For a long while, my skin was so totally flawless that it was a bit unnatural. People would stare. I’m not making this up. I’d have lunch with some friends, and midway through, I’d catch one of them staring in a haze. They’d wake up, stumbling as if still dreaming, “Your skin is so ... so ... smooooth.” That lasted for at least 6 months.
It kept getting better over the whole next year as the skin continued to build collagen. The surface gave up a tiny bit of smoothness (only enough to become very natural) but the texture and the ‘wholesomeness’ continued to improve.
Between the LSR and of course, the facial surgery I had with Dr. Ousterhout, I find most people tend to guess me at about 10 years younger than my true age. For me, LSR was a really good decision and recommend it wholeheartedly.
But I should warn you that if you would like to do it, you need to be extremely careful about who you have do it. For example, one doctor I interviewed crowed that he was a surgeon, not some wimp dermatologist, and thus, not afraid of open wounds. (Were these going to be on me or him?) He promised he’d do 4 passes of the laser when most people would barely have the nerve to do more than 2. It sounded like he thought I was buying this by the bucket.
But the really scary part was when this quack proudly introduced me to a nurse on his staff he’d done 3 years earlier. Her entire face was marked by blotchy hypopigmentation (loss of pigmentation) and had an odd pink color. Myself, I don’t bother wearing makeup most days and for me, his blasé acknowledgment that if I let him resurface me that I’d probably need to wear makeup every day was just plain unacceptable.
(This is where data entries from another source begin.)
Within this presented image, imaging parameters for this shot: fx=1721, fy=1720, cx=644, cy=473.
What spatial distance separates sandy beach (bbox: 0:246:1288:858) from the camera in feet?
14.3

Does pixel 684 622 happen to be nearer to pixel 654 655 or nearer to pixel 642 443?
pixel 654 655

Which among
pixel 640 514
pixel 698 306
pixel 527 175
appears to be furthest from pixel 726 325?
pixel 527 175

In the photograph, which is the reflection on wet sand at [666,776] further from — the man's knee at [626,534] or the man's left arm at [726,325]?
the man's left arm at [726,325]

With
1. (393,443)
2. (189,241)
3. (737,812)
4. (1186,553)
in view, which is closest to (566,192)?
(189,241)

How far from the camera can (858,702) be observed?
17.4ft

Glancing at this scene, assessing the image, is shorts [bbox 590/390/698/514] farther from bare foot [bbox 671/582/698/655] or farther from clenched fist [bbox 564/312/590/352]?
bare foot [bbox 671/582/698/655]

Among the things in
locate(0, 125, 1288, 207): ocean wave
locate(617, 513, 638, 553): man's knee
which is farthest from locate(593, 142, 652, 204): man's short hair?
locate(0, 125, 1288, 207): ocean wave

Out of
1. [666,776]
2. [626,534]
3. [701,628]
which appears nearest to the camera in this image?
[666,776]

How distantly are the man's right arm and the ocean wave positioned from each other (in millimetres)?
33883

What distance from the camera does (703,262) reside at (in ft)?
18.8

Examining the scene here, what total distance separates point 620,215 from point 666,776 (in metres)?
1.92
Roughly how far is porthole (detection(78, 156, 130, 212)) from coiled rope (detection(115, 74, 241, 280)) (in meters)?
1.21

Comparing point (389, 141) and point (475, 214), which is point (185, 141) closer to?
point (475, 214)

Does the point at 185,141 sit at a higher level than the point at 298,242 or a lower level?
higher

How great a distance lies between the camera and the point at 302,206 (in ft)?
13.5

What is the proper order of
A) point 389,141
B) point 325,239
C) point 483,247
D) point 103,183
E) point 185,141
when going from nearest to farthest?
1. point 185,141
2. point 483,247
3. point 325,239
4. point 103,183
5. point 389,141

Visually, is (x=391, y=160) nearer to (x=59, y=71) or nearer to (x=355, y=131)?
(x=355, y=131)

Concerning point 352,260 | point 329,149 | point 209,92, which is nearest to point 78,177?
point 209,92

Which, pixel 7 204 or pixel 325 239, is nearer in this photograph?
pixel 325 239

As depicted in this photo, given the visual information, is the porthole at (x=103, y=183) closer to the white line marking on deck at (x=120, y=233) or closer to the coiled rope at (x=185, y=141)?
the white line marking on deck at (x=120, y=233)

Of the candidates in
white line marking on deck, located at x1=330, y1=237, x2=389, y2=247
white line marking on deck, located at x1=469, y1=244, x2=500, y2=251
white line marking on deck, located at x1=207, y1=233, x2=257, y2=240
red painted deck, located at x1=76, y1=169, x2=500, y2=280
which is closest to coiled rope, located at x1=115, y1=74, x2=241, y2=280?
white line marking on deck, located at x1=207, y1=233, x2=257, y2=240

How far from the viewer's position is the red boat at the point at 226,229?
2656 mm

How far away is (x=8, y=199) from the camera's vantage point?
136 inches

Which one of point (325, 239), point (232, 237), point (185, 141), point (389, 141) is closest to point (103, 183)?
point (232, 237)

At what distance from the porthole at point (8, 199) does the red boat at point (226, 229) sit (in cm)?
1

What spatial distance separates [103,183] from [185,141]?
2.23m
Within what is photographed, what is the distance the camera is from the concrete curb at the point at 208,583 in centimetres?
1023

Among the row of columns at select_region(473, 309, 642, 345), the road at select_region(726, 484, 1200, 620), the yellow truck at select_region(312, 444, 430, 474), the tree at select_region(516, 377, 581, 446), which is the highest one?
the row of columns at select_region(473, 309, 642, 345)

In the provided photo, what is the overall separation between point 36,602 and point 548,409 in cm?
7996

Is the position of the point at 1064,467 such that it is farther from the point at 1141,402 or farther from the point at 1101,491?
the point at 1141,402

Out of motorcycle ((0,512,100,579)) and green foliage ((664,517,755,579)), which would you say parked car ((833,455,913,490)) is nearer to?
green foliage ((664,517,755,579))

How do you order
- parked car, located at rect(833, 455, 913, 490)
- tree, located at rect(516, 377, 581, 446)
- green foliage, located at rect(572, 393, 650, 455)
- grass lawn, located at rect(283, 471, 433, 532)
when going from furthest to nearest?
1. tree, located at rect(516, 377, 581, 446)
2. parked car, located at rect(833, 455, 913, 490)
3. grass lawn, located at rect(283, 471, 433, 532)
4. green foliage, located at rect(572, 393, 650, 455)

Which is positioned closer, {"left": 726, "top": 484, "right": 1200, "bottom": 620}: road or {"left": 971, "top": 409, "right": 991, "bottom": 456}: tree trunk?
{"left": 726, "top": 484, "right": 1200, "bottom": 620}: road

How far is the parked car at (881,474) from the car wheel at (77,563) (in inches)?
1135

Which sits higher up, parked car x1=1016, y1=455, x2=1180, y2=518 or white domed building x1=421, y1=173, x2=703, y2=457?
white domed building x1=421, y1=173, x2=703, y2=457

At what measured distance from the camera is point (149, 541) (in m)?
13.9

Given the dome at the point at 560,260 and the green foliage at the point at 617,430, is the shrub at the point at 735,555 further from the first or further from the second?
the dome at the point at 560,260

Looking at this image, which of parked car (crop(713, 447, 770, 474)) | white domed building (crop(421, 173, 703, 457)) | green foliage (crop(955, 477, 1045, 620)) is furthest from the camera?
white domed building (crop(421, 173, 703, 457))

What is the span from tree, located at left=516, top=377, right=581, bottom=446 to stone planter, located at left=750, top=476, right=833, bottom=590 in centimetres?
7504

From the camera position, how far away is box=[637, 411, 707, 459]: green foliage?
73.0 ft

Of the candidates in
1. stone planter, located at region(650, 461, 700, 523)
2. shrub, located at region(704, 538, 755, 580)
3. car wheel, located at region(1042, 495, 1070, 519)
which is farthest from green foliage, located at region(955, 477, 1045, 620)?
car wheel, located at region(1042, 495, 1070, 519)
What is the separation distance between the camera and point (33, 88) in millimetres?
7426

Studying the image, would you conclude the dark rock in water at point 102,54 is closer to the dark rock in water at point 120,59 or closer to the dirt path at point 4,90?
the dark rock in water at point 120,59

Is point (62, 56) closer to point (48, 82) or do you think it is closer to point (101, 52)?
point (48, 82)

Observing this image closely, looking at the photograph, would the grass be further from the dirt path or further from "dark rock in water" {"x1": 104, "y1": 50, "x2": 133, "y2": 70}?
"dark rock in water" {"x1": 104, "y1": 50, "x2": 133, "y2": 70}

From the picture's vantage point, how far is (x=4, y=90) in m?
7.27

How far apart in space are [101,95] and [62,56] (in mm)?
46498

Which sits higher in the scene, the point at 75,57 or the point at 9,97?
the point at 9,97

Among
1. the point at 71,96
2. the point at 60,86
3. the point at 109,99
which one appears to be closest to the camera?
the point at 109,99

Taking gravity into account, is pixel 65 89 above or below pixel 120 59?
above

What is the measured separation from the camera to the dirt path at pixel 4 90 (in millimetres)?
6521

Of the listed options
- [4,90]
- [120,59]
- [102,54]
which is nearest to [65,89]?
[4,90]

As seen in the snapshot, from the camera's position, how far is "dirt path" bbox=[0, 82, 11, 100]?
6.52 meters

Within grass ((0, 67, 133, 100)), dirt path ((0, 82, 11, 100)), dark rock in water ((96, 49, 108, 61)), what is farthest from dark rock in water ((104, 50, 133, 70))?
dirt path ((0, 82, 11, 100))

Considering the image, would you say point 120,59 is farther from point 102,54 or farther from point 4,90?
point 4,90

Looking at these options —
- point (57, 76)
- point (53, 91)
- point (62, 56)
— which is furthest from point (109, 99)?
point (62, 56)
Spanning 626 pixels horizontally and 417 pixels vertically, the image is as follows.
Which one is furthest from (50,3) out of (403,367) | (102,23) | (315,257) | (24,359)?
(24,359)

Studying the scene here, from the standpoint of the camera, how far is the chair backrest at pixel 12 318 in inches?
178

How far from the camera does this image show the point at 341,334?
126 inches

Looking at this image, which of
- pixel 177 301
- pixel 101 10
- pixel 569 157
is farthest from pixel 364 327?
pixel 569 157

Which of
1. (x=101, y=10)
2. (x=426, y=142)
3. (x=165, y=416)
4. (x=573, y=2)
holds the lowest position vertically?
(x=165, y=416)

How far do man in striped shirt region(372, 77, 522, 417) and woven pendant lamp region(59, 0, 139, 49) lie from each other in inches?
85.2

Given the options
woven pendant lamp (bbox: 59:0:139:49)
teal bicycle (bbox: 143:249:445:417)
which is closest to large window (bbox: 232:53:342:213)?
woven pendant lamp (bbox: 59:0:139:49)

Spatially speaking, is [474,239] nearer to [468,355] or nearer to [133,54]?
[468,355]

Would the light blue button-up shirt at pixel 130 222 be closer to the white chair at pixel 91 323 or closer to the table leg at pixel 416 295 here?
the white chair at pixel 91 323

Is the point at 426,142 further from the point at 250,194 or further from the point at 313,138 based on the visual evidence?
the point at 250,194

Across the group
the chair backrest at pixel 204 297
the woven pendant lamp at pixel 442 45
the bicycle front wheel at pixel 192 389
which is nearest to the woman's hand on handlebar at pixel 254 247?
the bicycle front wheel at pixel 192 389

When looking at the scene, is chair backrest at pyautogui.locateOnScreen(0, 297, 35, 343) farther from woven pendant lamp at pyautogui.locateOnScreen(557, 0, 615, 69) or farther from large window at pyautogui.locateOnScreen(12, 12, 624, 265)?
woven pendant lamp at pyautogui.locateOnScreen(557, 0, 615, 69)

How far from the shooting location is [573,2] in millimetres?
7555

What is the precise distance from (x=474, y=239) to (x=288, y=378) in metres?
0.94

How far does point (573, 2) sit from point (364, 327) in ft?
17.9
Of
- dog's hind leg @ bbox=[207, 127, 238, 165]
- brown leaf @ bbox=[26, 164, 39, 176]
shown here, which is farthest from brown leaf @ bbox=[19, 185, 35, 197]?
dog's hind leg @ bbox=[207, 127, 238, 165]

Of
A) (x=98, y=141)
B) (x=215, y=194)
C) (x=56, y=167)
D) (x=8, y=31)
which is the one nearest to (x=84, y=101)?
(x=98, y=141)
Hypopigmentation and hyperpigmentation (too much pigmentation) and scarring are real, serious risks if you choose the wrong doctor. You do need to meet with several and you do need to see their patients in person. Laser skin resurfacing, done right by someone who knows what they’re doing, works wonders. But done by anyone else, it can be grotesquely disfiguring.
My attitude is that one should never make a choice about something as serious as surgery based on location. Find out who’s best, then go there, no matter where they are on the planet. (Travel costs are usually incidental compared to the cost of treatment anyway.)
I went to Jeff Dover because, so far as I could determine, he’s the best there is.
Jeff Dover literally wrote the book on LSR, Illustrated Cutaneous & Aesthetic Laser Surgery. He’s sufficiently well-known as an authority to have appeared several times now on Good Morning America. (The first time he was on was just a couple days before he did me.) But most important, I’ve by now had the chance to see his results on me and also on three friends who stayed with me in my home (back when I still lived in Boston) through their recoveries. Two of them, Lynn Conway and Becky Allison have posted their own accounts, which I encourage you to read.
Here is Jeff Dover’s contact information:
Jeffrey Dover, MD
Skin Care Physicians of Chestnut Hill
1244 Boylston Street, Suite 302
Chestnut Hill, MA 02467
My sense is that the real skill in LSR is in knowing precisely how deep to ablate the each area of skin with the laser. The pulse width and power level has to precisely adjusted each time the laser has fired.
With any surgery, there’s always risk. So the problem is to minimize that by selecting someone who’s shown he can produce consistently good results. Jeff gets it right every time.